Lt Gen P N Hoon, a former Army commander of the prestigious Western Command, has claimed there was a plot to topple Rajiv Gandhi’s government in 1987. He has also claimed that three crack para-commando battalions including one from the Western Command, were told to move for action in Delhi.

The 86-year-old Hoon has alleged that the then Army chief General Krishnaswami Sundarji and Lt Gen S F Rodrigues, the vice chief of Army, who went on to become Army chiefm were involved in the plot.

Hoon hints in his just-released book, ‘The Untold Truth’, that the plan for a coup was hatched at the behest of certain very senior politicians who did not share cordial relations with Rajiv. The Lt Gen states that at his farewell function in 1987 hosted by the then Punjab governor Siddharth Shankar Ray in Chandigarh, Giani Zail Singh had blamed Rajiv Gandhi of corruption and negligence. Singh also said Rajiv was unconcerned about the 1984 anti-Sikh riots.
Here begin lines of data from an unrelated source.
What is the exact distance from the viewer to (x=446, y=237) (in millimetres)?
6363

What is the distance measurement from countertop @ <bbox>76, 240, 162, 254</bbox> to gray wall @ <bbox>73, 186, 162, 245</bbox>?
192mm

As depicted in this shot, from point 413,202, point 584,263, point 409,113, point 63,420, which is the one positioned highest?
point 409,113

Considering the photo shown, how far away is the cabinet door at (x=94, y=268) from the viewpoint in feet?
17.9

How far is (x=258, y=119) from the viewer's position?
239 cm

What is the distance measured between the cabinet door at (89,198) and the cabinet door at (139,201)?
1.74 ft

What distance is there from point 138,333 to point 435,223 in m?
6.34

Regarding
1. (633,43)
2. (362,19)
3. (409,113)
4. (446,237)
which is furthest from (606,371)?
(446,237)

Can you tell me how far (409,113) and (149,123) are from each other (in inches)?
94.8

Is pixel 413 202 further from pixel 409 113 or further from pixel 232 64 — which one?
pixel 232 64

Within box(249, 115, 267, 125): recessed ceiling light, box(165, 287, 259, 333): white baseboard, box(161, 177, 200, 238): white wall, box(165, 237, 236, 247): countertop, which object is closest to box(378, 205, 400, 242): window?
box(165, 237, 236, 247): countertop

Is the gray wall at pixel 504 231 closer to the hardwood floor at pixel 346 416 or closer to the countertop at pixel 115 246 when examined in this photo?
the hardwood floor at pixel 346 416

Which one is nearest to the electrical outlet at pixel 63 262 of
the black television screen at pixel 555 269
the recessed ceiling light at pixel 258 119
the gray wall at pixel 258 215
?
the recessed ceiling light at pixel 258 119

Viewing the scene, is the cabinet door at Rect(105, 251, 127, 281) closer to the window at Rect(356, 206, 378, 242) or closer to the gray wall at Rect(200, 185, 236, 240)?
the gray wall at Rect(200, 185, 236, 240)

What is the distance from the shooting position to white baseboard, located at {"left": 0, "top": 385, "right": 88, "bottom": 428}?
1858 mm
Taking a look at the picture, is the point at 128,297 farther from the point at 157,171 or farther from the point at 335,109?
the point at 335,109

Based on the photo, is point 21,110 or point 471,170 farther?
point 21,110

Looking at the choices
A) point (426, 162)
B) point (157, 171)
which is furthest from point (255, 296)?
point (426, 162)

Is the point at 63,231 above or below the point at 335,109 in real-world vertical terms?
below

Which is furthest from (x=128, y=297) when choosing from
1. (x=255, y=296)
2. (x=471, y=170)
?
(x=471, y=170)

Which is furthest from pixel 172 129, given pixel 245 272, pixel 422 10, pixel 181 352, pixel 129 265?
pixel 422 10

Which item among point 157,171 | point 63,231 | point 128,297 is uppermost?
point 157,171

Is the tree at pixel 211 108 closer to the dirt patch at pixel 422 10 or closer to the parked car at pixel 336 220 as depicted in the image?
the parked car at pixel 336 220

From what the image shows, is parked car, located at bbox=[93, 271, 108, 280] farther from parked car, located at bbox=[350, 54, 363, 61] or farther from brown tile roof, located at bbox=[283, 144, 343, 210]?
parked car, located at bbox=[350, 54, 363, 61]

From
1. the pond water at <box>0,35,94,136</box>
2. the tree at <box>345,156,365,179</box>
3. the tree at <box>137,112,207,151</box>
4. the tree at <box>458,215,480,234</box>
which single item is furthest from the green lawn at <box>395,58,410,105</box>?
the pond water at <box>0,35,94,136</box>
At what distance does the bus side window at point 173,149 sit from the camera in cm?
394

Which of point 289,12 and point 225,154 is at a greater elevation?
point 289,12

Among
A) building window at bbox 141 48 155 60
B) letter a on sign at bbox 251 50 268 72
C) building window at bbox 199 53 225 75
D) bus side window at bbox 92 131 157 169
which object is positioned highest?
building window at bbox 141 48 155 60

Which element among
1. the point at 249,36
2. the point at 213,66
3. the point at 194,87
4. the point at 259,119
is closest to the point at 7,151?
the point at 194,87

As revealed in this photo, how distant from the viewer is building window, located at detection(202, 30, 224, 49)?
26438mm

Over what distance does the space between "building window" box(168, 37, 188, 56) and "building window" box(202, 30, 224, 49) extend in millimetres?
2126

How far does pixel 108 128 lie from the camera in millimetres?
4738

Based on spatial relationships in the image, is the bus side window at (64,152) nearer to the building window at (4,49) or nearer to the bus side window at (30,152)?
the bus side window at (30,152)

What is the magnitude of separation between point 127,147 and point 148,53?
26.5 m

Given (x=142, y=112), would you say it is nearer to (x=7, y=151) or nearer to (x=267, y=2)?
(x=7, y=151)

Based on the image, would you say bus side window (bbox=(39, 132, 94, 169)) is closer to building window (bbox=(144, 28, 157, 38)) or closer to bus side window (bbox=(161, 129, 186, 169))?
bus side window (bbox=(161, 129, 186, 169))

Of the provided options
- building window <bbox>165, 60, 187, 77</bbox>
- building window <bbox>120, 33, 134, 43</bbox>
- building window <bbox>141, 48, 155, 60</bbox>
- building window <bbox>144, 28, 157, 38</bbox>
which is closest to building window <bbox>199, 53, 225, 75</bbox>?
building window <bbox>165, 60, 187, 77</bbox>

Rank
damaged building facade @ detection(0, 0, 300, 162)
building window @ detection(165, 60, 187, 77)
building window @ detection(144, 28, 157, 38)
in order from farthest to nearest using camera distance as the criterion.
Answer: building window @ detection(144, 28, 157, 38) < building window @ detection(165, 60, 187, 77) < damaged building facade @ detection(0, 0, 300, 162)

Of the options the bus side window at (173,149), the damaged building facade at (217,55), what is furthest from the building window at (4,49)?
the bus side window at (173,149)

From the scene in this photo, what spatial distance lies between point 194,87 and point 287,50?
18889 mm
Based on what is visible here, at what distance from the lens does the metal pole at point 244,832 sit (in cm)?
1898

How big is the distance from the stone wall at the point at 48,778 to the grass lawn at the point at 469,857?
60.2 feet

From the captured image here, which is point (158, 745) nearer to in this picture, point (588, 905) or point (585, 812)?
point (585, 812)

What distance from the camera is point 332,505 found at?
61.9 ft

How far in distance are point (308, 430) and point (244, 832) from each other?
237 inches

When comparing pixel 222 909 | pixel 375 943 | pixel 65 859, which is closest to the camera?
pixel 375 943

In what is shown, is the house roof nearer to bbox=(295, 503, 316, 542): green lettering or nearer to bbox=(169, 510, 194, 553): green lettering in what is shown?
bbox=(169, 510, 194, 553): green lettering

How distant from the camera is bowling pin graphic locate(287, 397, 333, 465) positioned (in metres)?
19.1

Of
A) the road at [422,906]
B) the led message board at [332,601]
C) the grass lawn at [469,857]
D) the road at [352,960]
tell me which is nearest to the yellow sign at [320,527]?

Hoon has claimed that as chief of the Western Command in May-June 1987, he was in Delhi on official work when he received a message that a letter had been received at command headquarters from army HQ seeking three para-commando battalions. The battalions included the First-Para Commando, which was under the Western Command, and the 9th and 10th Para Commando which were under the Northern and Southern Commands.

According to Hoon, these three battalions were ordered to be placed under Rodrigues. He said he immediately briefed Rajiv and his principal secretary Gopi Arora about the development and showed them the letter demanding special forces.

Ex-PM Rajiv gandhi and former Army chief Gen K Sundarji

“I also explained to them how dangerous this move could be, not only for the country, but also for our political system,” Hoon said. He claims to have ordered the Delhi area commander, which is under the Western Command, not to move any troops without his permission.

Hoon, who retired in October 1987, states that one minister in Rajiv’s cabinet, V C Shukla, was aware about the possibility of army action. In chapter-10 titled ‘Giani Zail Singh vs Rajiv Gandhi’ he said Shukla specially came down to Chandimandir to meet him.

Hoon, however, concluded that Zail Singh didn’t take any action against Rajiv’s government fearing that it would lead to transfer of power from a democratically elected government to the armed forces.

Air Marshal Randhir Singh, a veteran of many wars, disagrees with Hoon and says there’s never been any attempt at military coup. “In India, a coup by the armed forces is not possible because of the kind of legacy training they have inherited,” the 94-year-old said.

Terming it Gen Hoon’s “own perception,” Colonel K S Pathak, senior veteran and one of the founders of country’s special forces, says there may have been mobilization of troops in Delhi but it was for other reasons. At the time, there was unrest in Delhi, especially after the Sikh massacre and some other problems. “Mobilization could have been for the state, not to destabilize the democratically elected government,” said Pathak who was deployed in the special forces under the Cabinet Secretariat in 1987.